こちらも有酸素運動と同じで、同じ姿勢で関節を動かないでいるとその周囲の筋が固くなります。正しく体を動かすには、しっかりと体が曲がる、伸びる、ねじれるということが必要です。

何度も繰り返しになりますが、運動の4要素(note「運動の4要素」)は常に意識することが大切です。

教育や心理的サポート

どうしてケガをしたのかを元に、次ケガをしないためにどうしたらいいのかを知る必要があります。リハビリで体の修復もしますが、同時に司令塔となる頭の訓練をして次のケガを予防しましょう。

あとは、ケガをして落ち込んでしまう選手もいますし、またケガをしてしまうのではないかという恐怖を持つことももちろんあるでしょう。
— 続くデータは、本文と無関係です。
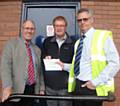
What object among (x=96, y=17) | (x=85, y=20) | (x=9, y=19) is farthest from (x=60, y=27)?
(x=9, y=19)

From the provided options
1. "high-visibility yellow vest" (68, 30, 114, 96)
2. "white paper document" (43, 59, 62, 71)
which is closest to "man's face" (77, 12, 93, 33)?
"high-visibility yellow vest" (68, 30, 114, 96)

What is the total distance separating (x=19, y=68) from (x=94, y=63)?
1.10 meters

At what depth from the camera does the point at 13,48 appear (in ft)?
14.2

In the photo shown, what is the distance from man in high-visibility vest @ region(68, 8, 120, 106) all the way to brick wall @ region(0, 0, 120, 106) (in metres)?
1.79

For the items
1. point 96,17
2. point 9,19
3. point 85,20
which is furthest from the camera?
point 9,19

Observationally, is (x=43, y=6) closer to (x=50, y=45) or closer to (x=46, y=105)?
(x=50, y=45)

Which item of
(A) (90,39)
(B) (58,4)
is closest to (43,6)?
(B) (58,4)

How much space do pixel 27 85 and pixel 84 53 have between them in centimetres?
97

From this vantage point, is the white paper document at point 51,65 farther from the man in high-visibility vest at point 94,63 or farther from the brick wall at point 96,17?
the brick wall at point 96,17

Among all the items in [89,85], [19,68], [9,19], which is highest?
[9,19]

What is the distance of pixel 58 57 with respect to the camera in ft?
14.5

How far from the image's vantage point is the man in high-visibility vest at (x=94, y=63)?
140 inches

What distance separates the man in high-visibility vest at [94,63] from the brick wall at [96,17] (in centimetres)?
179

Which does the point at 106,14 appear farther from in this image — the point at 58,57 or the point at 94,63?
the point at 94,63
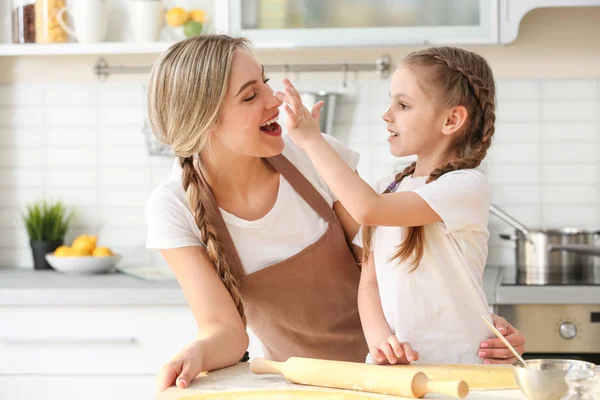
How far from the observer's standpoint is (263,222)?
75.0 inches

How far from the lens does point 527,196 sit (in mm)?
3271

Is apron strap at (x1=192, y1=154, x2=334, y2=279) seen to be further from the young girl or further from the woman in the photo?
the young girl

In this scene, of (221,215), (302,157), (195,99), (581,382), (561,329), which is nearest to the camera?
(581,382)

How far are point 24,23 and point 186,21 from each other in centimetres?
58

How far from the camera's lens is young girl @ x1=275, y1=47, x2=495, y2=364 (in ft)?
5.26

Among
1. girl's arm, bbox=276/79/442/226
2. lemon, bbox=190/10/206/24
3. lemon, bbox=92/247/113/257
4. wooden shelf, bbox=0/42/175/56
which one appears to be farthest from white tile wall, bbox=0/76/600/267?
girl's arm, bbox=276/79/442/226

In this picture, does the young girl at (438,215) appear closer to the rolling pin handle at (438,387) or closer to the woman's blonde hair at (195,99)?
the woman's blonde hair at (195,99)

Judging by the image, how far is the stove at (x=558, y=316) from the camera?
263cm

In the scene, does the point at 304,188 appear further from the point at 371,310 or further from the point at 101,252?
the point at 101,252

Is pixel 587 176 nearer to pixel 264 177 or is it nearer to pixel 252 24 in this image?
pixel 252 24

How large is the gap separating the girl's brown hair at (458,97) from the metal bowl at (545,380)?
489 mm

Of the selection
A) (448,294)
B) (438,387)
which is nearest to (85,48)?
(448,294)

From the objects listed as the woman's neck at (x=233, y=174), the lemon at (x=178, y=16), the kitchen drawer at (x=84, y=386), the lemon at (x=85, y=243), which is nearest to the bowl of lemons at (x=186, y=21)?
the lemon at (x=178, y=16)

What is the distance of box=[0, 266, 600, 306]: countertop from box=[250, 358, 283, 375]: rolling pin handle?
53.3 inches
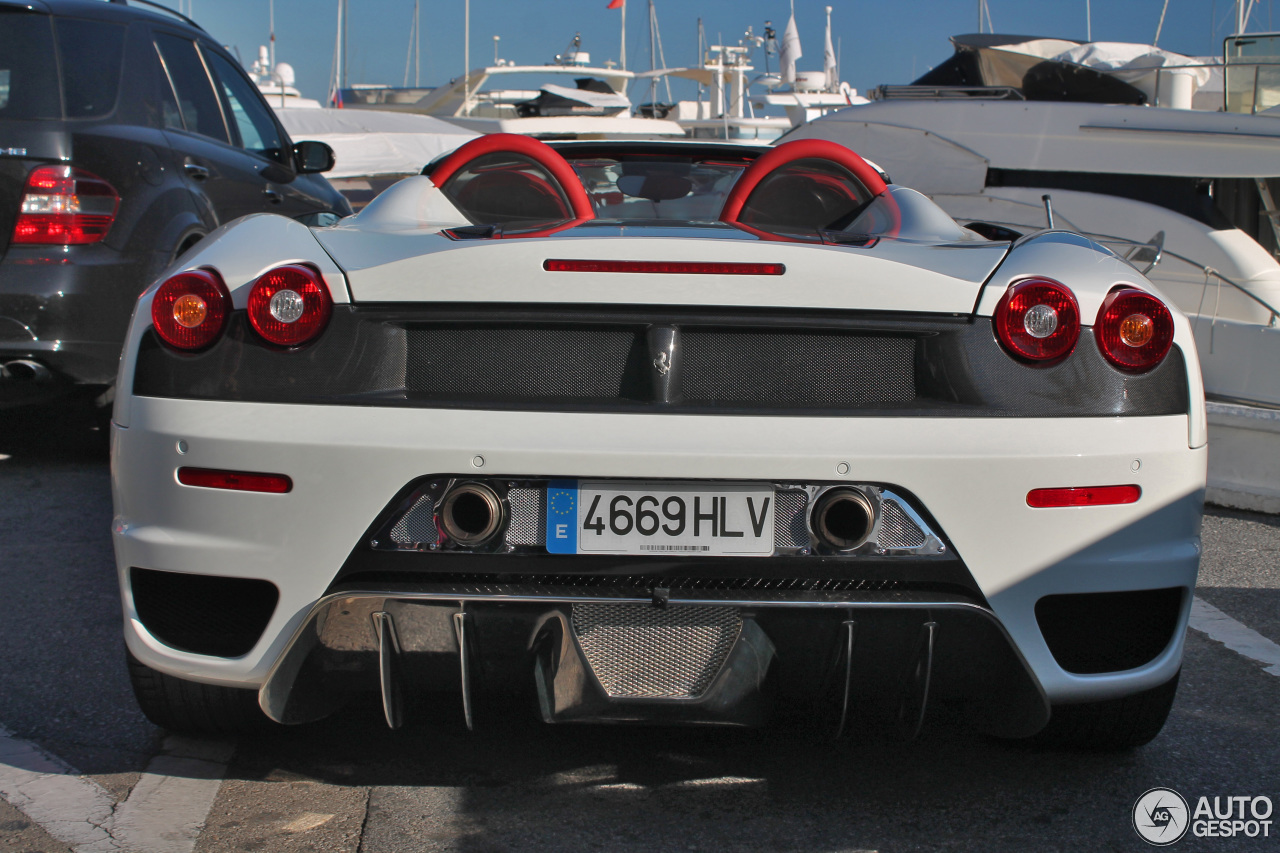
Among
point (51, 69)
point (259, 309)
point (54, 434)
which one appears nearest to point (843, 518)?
point (259, 309)

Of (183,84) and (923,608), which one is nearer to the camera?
(923,608)

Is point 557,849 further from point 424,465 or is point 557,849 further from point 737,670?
point 424,465

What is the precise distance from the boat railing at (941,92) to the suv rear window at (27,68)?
7.48 metres

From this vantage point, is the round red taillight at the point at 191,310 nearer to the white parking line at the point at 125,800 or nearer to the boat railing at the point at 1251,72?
the white parking line at the point at 125,800

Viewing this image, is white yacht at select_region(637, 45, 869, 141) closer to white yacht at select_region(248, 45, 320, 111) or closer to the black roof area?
white yacht at select_region(248, 45, 320, 111)

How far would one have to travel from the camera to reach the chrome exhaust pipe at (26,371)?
15.5 ft

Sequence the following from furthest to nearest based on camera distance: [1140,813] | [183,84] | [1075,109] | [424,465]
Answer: [1075,109] → [183,84] → [1140,813] → [424,465]

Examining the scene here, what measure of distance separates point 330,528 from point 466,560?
0.24 metres

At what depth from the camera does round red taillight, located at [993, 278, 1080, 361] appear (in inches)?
87.8

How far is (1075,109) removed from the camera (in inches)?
389

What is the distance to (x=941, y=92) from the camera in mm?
10789

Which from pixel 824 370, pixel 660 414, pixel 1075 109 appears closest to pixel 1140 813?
pixel 824 370

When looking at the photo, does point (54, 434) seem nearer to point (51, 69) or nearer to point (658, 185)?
point (51, 69)

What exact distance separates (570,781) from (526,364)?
87cm
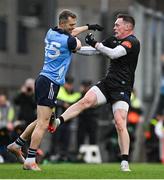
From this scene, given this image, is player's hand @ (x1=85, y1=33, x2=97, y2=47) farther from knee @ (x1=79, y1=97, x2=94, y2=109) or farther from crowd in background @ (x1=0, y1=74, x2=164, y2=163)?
→ crowd in background @ (x1=0, y1=74, x2=164, y2=163)

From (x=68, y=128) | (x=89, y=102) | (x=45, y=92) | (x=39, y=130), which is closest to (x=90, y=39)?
(x=89, y=102)

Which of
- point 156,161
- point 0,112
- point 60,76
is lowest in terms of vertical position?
point 156,161

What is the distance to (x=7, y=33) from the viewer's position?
27984mm

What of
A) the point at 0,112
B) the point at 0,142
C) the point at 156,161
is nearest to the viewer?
the point at 0,142

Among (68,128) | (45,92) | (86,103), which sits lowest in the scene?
(68,128)

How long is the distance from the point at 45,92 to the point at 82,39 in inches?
550

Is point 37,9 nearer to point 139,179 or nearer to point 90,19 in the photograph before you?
point 90,19

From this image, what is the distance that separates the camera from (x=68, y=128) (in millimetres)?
23281

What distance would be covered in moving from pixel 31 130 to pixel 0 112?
29.1 ft

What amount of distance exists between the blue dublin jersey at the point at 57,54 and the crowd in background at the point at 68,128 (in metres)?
6.93

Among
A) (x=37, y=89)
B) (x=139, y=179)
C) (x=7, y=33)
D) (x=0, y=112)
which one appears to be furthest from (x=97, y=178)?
(x=7, y=33)

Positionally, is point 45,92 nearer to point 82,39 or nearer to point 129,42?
point 129,42

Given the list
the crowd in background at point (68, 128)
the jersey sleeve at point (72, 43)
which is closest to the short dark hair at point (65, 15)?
the jersey sleeve at point (72, 43)

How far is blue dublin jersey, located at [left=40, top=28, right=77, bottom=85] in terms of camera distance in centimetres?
1366
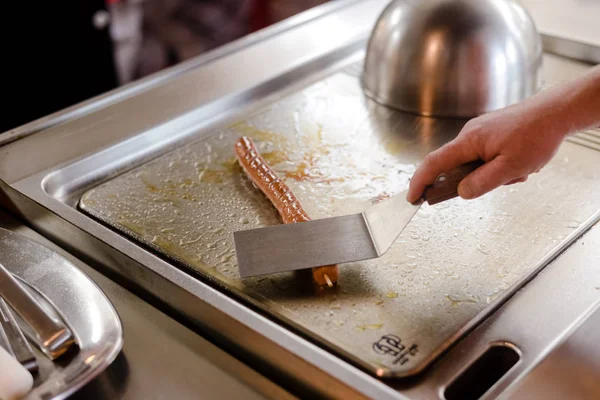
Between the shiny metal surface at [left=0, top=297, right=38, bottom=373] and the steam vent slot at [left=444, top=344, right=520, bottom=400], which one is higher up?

確かに、心理のことはまだ体のケガほどリハビリについての研究も進んでいません。でもここはスルーせず、選手の本当の気持ちを聞き、それに対応することが求められます。精神的に前向きになるというのはケガからの回復も早めますし、なにより選手の辛さを減らしてあげられるのは大切なことですね。

まとめ

  • リハビリは初期中期後期に分けて目標・計画を立てる

  • 初期は「痛みのコントロール」「ケガをした部位の保護」を

  • Relative restで、「痛みのある動き以外は今まで通りトレーニング」

  • 絶対安静にすると元気だった部分が弱ってしまうので要注意

  • ケガをしたつらい気持ちや今後の不安も聞いてサポートしよう

どうでしたか?これはアスリートに限らず、私達一般人も当てはまることです。よかれと思って安静を続けた結果、今まで楽にできた日常動作が辛くなることはよくあります。今回のポイントを意識すると、早く日常に戻れる可能性が上がると思います。

ケガをしてしまったのは悲しいですが、早く回復するために前向きに頑張りましょう!!!